Along the way, the engineering team expanded their use of GitHub workflows and gained insights on how to create the “DevOpsy” culture they’re striving for. “They showed us how to use the tools we already had to accomplish our goals,” Staron said. “Anytime we don’t have to learn, build, and buy something else, it’s a huge win.”
The engagement even had a big impact on the engineering department’s mindset. “It re-energized us,” Staron said. “We knew we could get there, but now we’ve been shown the yellow brick road.”

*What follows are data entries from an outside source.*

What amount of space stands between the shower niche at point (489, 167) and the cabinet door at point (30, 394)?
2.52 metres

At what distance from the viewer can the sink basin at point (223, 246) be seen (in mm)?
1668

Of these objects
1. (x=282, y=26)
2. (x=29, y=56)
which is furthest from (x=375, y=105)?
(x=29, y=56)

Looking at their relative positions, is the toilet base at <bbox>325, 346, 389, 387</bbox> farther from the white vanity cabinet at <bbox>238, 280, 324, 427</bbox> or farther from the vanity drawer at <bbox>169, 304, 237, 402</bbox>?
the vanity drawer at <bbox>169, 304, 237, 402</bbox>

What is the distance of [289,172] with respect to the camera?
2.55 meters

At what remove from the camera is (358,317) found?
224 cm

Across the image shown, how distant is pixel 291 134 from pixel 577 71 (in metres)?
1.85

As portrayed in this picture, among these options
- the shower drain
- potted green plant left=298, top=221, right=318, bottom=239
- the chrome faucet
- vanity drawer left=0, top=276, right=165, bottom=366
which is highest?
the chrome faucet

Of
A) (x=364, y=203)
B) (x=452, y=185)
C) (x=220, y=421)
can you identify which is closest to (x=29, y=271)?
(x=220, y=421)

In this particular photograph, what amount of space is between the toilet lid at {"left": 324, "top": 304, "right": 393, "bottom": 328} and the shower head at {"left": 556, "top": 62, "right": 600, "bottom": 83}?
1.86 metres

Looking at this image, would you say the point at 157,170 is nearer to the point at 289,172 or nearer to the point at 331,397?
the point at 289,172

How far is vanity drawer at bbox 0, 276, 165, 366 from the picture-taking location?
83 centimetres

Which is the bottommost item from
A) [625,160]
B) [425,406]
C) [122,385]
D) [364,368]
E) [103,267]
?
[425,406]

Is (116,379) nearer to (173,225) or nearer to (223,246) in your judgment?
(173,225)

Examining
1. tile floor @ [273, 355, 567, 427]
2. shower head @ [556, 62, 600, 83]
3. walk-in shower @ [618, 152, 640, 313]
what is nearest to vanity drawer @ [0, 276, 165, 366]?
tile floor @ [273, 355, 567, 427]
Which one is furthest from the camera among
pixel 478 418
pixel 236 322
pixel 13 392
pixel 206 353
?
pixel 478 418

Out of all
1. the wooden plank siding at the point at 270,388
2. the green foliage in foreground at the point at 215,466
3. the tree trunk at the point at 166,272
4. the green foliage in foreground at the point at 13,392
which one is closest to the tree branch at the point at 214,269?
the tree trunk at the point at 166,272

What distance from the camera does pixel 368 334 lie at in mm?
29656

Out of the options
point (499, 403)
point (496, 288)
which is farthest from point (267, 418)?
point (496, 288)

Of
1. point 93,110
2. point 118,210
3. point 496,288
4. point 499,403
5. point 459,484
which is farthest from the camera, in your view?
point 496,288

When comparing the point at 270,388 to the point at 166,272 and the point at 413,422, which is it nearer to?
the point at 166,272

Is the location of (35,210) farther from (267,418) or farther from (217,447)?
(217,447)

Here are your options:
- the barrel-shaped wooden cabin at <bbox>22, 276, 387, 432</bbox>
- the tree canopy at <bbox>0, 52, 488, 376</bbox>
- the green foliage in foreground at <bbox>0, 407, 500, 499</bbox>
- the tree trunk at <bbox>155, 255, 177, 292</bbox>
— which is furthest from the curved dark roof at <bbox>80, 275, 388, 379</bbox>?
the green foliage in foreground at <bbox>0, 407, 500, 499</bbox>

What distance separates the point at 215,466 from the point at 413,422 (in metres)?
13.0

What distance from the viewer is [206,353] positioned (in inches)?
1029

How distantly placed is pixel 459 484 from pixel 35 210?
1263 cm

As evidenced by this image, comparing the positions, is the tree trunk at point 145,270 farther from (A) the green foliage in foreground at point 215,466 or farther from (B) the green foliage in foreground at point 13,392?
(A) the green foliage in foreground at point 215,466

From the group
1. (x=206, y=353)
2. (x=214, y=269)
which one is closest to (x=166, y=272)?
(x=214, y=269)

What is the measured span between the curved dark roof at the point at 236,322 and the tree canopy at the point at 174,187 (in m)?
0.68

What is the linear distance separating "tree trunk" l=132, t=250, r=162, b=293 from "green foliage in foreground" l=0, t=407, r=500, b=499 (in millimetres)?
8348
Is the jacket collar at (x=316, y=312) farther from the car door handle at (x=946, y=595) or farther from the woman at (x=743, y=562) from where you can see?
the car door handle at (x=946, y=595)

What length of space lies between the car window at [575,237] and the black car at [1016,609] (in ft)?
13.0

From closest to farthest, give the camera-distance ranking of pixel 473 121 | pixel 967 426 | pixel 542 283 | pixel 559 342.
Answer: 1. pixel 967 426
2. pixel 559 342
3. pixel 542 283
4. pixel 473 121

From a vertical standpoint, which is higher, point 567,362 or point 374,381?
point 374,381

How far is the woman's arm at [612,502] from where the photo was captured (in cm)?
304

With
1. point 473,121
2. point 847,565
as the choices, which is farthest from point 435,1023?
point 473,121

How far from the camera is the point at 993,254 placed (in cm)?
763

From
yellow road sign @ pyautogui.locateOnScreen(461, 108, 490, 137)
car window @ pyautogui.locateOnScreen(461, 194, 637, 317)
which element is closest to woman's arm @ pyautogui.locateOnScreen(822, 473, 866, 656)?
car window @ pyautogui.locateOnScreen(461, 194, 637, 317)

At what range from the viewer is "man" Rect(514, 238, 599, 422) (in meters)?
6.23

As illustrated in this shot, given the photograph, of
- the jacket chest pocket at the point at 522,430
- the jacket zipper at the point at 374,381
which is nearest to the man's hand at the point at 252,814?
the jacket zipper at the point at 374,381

With a plan and the tools to work independently, the team feels it can get the migration over the finish line in four to six months, setting a foundation to support rapid expansion. Once completed, the migration will give Careforth the flexibility to scale without sacrificing redundancy or reliability. “We can react to increased workloads as they happen, instead of oversubscribing to ensure we don’t lag behind or experience performance bottlenecks,” he said.
Given the massive business impact of the Kubernetes migration, getting the process right with SuperOrbital’s help was vital. Before, Staron was confident that EC2 could support at least doubling the installed customer base in the next six months. “With the move to Kubernetes, we believe we can support growing our business in the same time frame and support future growth easily,” he said.